If you remember this rant i wrote a while ago, I talked about how sometimes not seeing things clearly can be good for getting an overall understanding of things. The same goes for anime. I honestly feel that one of the reasons people become so passionate about anime is because of the fact that it's not in english. There is an emotional component to all language - by taking away the immediate comprehension of things you get with understanding the language, you are left following just the emotional output of the sounds themselves. I can think of tons of examples where something, if said in english, would make you roll your eyes - but in Japanese, for some reason, it sounds cool, meaningful, and gets thru.

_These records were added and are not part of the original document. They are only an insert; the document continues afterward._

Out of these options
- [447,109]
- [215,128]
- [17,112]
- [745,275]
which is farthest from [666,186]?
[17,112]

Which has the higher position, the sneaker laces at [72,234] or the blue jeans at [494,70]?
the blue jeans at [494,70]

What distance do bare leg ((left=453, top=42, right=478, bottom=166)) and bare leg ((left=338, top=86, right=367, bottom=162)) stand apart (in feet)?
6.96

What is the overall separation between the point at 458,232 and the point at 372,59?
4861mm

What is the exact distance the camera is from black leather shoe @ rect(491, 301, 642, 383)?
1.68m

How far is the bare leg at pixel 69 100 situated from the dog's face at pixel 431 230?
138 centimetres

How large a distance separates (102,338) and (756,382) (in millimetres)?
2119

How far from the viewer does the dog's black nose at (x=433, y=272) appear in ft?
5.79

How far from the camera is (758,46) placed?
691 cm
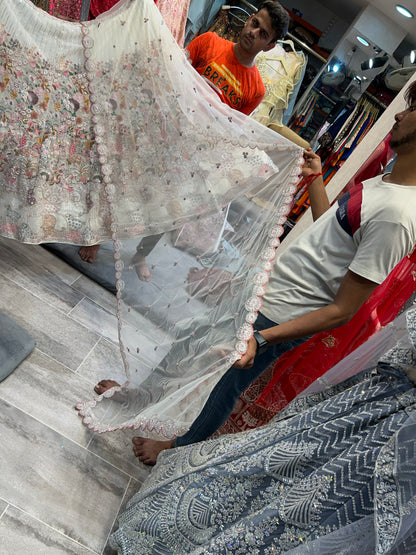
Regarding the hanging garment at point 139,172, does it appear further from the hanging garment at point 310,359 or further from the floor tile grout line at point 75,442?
the hanging garment at point 310,359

I think that in this age of digisubs and the amazing availability of subtitled and dubbed DVDs, that fans are missing something. I watched the entire season of Escaflowne without having a clue what was going on. In an abstract way, the series hit home very deeply. The same goes for Saint Tail. It's hard to explain - maybe it's a lot like why abstraction in art can effect people the way it does - it bypasses the normal way of looking, or listening, to things.
I suggest an experiment. One of the really nice things about DVDs is that most of them give you the option to not only listen to the original Japanese, but to turn off the subtitles as well. Next time you pick up an anime DVD, turn off the subtitles, listen to it in Japanese first. As with most anime fans, you'll more than likely pick up on quite a bit of the general speech, but rather than being frustrated with not understanding what is going on, just go with the flow. See what you think and feel while watching. Then, a few days later, watch it again with subtitles.
It's been argued that I'm crazy before, and I don't refute it, but I think there can be a lot of value in not understanding everything up front. Faith and wonder, i think, thrive better when you don't have all the answers. Letting your brain fill in the blanks can be, at times, very rewarding.